> Task directions
Extract the text of every item below word for word, without the pictures.
"""
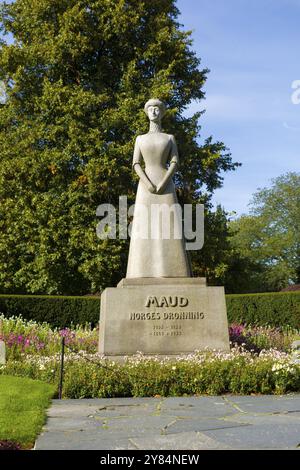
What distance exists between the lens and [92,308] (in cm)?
1952

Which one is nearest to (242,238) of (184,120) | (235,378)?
(184,120)

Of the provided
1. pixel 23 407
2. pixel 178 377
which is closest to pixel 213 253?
pixel 178 377

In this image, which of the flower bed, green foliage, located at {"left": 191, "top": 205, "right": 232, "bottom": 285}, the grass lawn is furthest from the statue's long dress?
"""
> Output
What distance exists between the lens and [92,308] (in cm)?
1952

Which one is nearest to (242,238) of (184,120) | (235,378)?
(184,120)

Of the provided
1. pixel 23 407
2. pixel 178 377
which is closest to pixel 213 253?
pixel 178 377

In this image, which of the flower bed, green foliage, located at {"left": 191, "top": 205, "right": 232, "bottom": 285}, the grass lawn is furthest from the statue's long dress?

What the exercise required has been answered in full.